◆ **Source extract**:
....

Please help I'm a newbie at his!
 
Did this just start on a machine that has been running a while or on a new install? Can you tell us what the last thing you see before it reboots? Does it reboot at the same point every time?
 
This is a 3 day old install. I dont remember the last thing I did. It reboots right after the grup window where it asks me to pick the version of Linux so I hit enter and it goes back to rebooting. As rebooting I see a whole bunch of processes starting up!

Thanks

Please help I'm a newbie at his!
 
You know, RedHat 8 is really old and really unsupported.

My guess is that your MBR is corrupt or something early in the boot sequence has been corrupted.

That said, I'd do two things:

1) Acquire a new version of linux, say Fedora, Debian, CentOS. Centos, I've come to find, is very familiar ground for those of us who spent a lot of time doing RedHat v6, 7, 8 and v9 installs.

2) I would install that new OS and MAKE SURE to have the fdisk/disk druid/partioning step do a full format of the drive partitions being installed.

You might have a bad disk, you definitely have an old OS.

D.E.R. Management - IT Project Management Consulting
 
I have the same version at a different location that I intalled with the same disks and its working fine. I really dont think is the disks at all.

Please help I'm a newbie at his!
 
Do what thedaver says, you have the same version, on the same hardware? may be not... as thedaver said you, RH8.0 is very very old, forget it.. isntall Fedora, Debian, Ubuntu, whatever, but forget RH8.0

Cheers.

Chacal, Inc.

....

◆ **Record excerpts**:
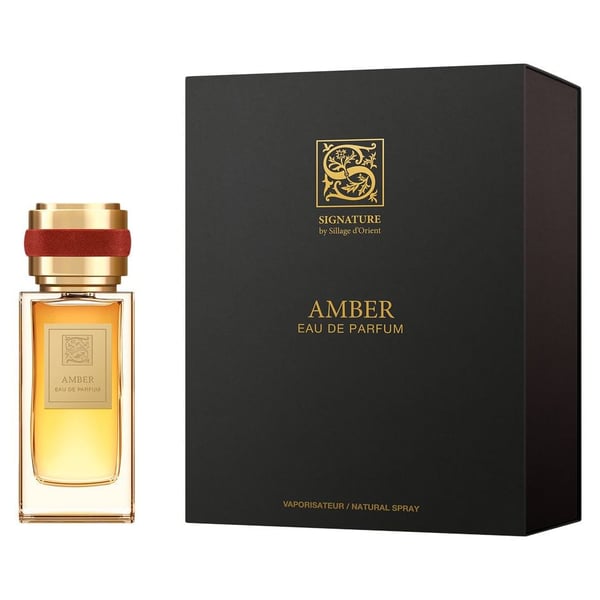Signature Ambre Perfume for Men 100ml EDP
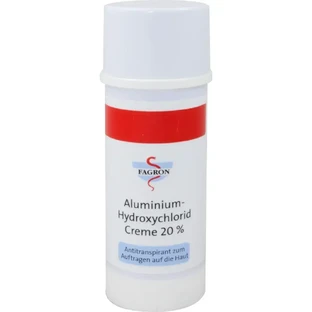 Crème à l'hydroxychlorure d'aluminium 20% Fagron 50 ml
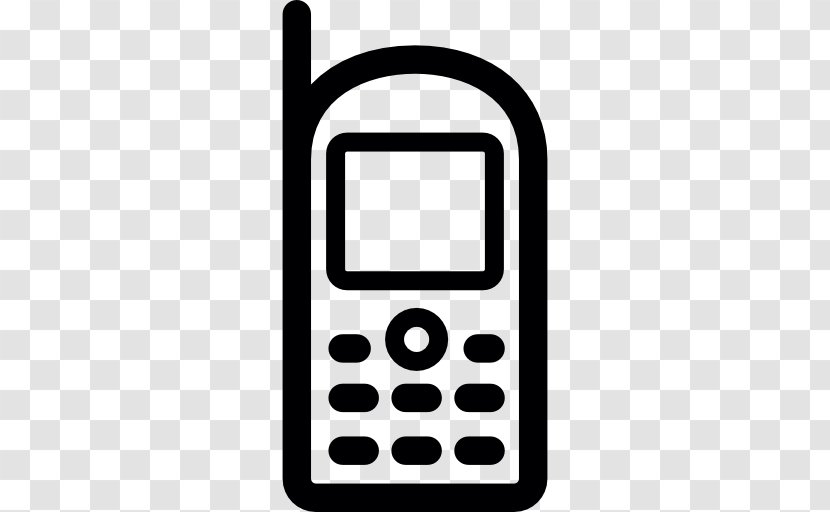 Feature Phone Telephone Smartphone - Black - Network Transparent PNG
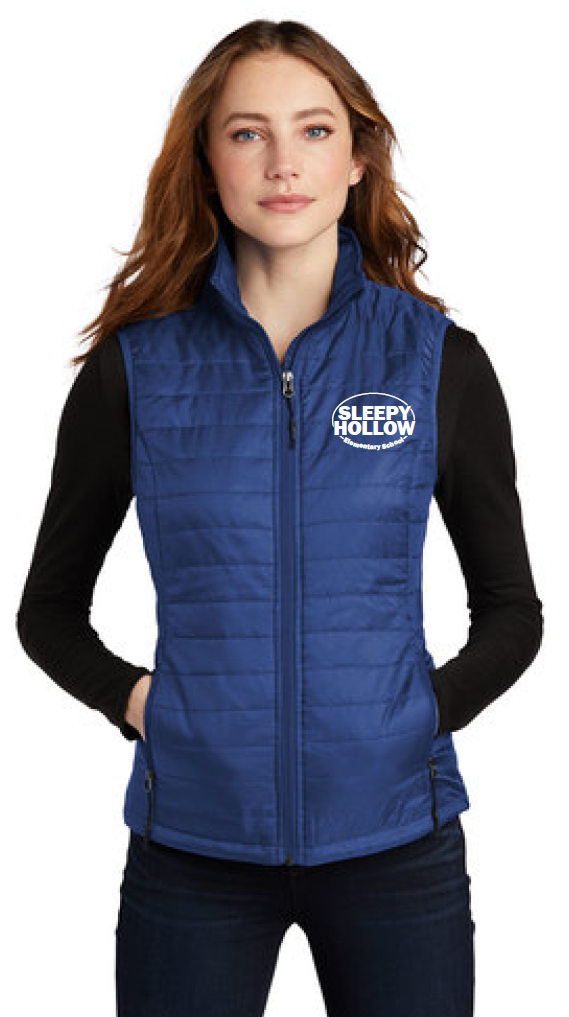 Sleepy Hollow - Packable Puffy Vest (Ladies & Mens - 2 color options)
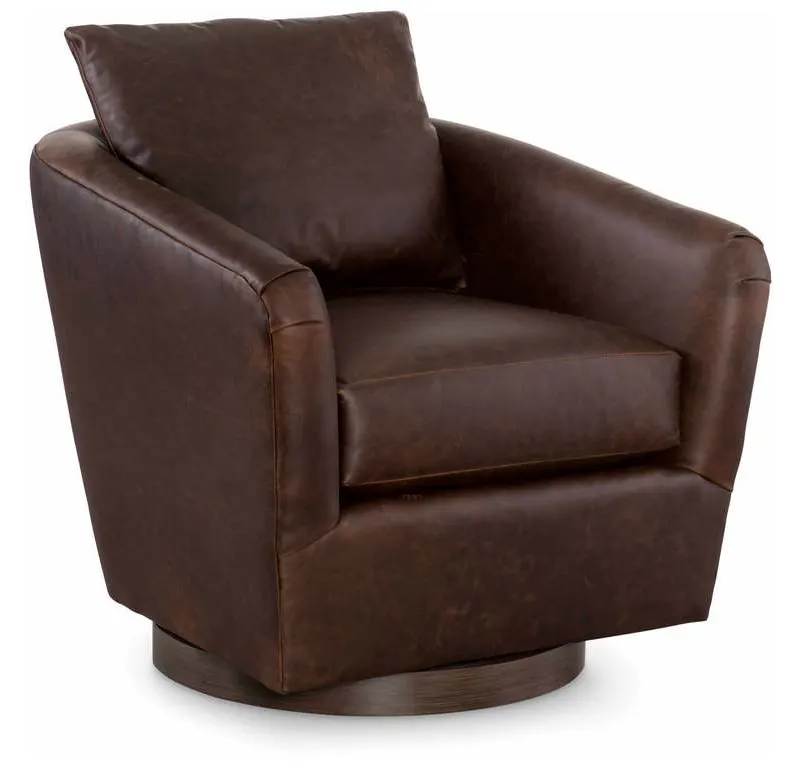 CR Laine L4775-05SW Patrick Leather Swivel Chair CR Laine L4775-05SW Patrick Leather Swivel Chair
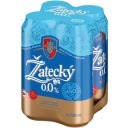 ZATECKY Nealko pivo 0% 4x500ml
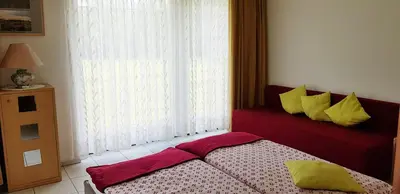 Ein Bett oder Betten in einem Zimmer der Unterkunft Landhaus HALLSTATT FEELING - Apartment - Self Check-in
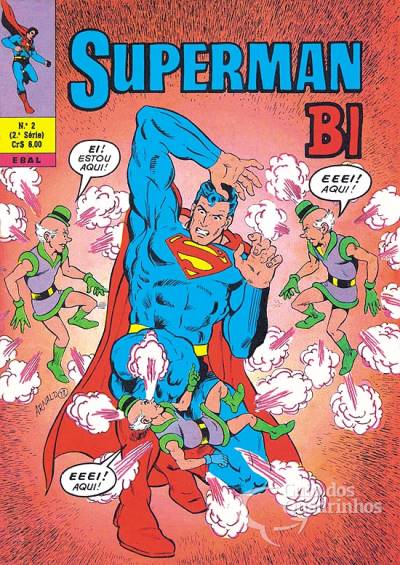 Superman Bi n° 2 - Ebal
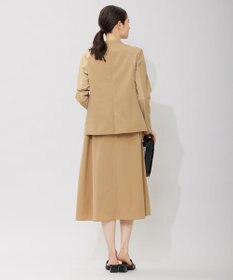 ICB 【接触冷感・UVカット・撥水・洗える】 プルーフ4WAYタフタ ノーカラージャケット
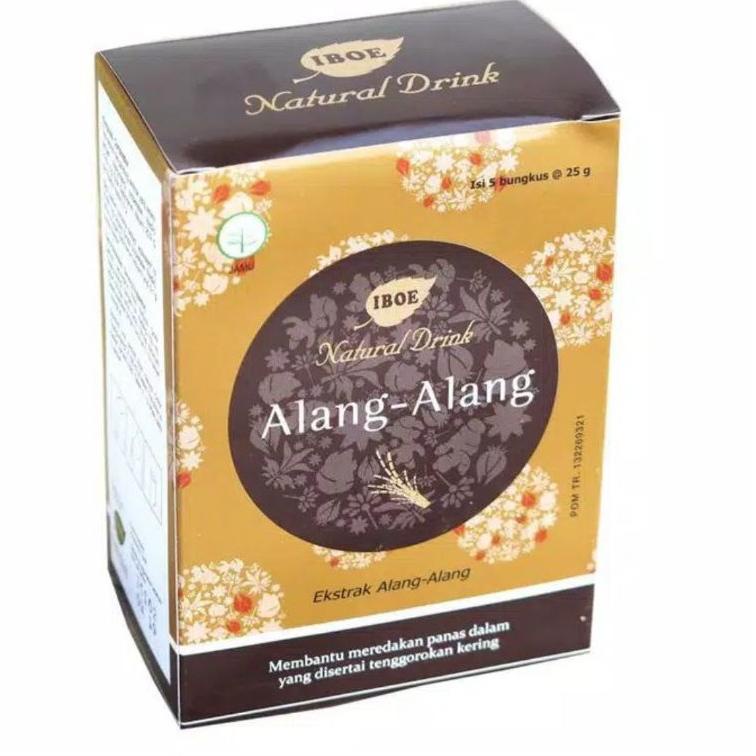 

P35 Iboe natural drink alang Alang isi 5 PALING BAGUS ゖ゚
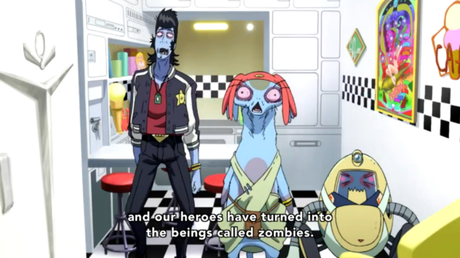 Space Dandy Episode 4 Space Dandy Episode 4 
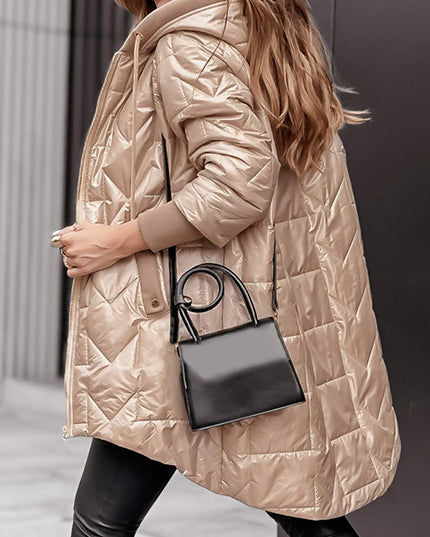 Women's Hooded Winter Jacket Winter Jacket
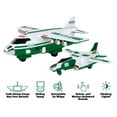 thumbnail image 3 of 2021 HESS TOY TRUCK CARGO PLANE & JET - BRAND NEW, 3 of 7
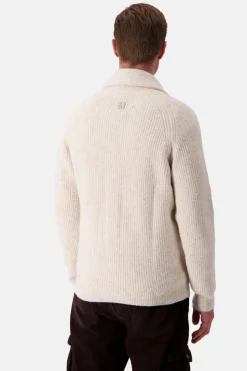 Pullover*Colours & Sons Strickjacke Donegal - Offwhite
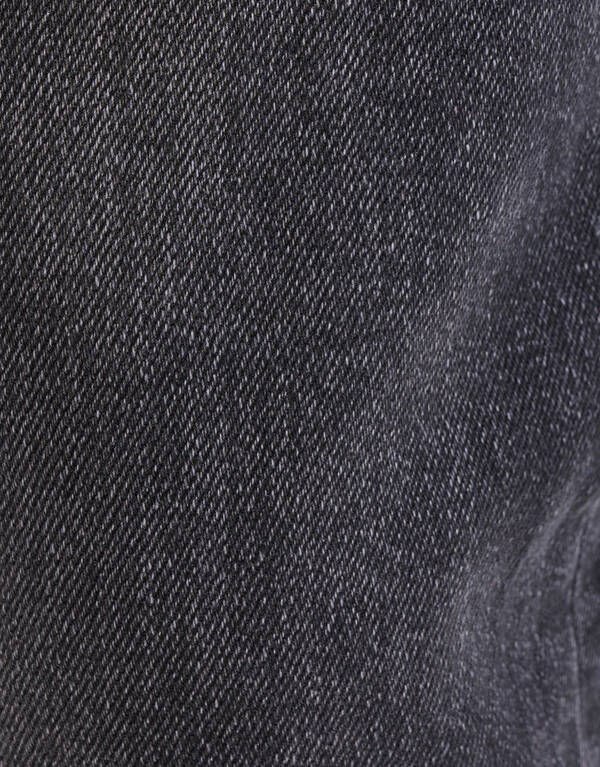 Gewaschene Straight Jeans Schwarz L34 SHOEBY MEN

....

◆ **Job**: In the forum thread, how old is the installation that keeps rebooting?

◆ **Result for this exercise**: It is a three-day-old install.